Artificial Intelligence’s Contribution to Biomedical Literature Search: Revolutionizing or Complicating?
Listed in
This article is not in any list yet, why not save it to one of your lists.Abstract
There is a growing number of articles about conversational AI (i.e., ChatGPT) for generating scientific literature reviews and summaries. Yet, comparative evidence lags its wide adoption by many clinicians and researchers. We explored ChatGPT’s utility for literature search from an end-user perspective through the lens of clinicians and biomedical researchers. We quantitatively compared basic versions of ChatGPT’s utility against conventional search methods such as Google and PubMed. We further tested whether ChatGPT user-support tools (i.e., plugins, web-browsing function, prompt-engineering, and custom-GPTs) could improve its response across four common and practical literature search scenarios: (1) high-interest topics with an abundance of information, (2) niche topics with limited information, (3) scientific hypothesis generation, and (4) for newly emerging clinical practices questions. Our results demonstrated that basic ChatGPT functions had limitations in consistency, accuracy, and relevancy. User-support tools showed improvements, but the limitations persisted. Interestingly, each literature search scenario posed different challenges: an abundance of secondary information sources in high interest topics, and uncompelling literatures for new/niche topics. This study tested practical examples highlighting both the potential and the pitfalls of integrating conversational AI into literature search processes, and underscores the necessity for rigorous comparative assessments of AI tools in scientific research.
Author Summary
As generative Artificial Intelligence (AI) tools become increasingly functional, the promise of this technology is creating a wave of excitement and anticipation around the globe including the wider scientific and biomedical community.
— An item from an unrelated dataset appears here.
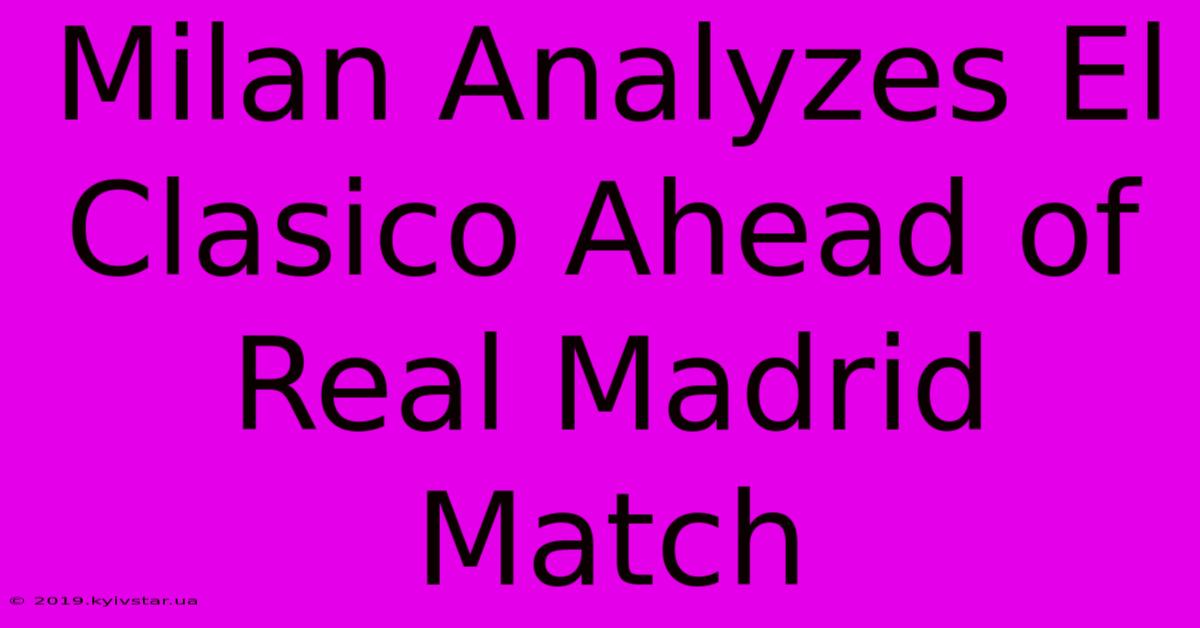 Milan Analyzes El Clasico Ahead Of Real Madrid Match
Despite this growing excitement, researchers seeking robust, reliable, reproducible, and peer-reviewed findings have raised concerns about AI’s current limitations, particularly in spreading and promoting misinformation. This emphasizes the need for continued discussions on how to appropriately employ AI to streamline the current research practices. We, as members of the scientific community and also end-users of conversational AI tools, seek to explore practical incorporations of AI for streamlining research practices. Here, we probed text-based research tasks—scientific literature mining— can be outsourced to ChatGPT and to what extent human adjudication might be necessary. We tested different models of ChatGPT as well as augmentations such as plugins and custom GPT under different contexts of biomedical literature searching. Our results show that though at present, ChatGPT does not meet the level of reliability needed for it to be widely adopted for scientific literature searching. However, as conversational AI tools rapidly advance (a trend highlighted by the development of augmentations in this article), we envision a time when ChatGPT can become a great time saver for literature searches and make scientific information easily accessible.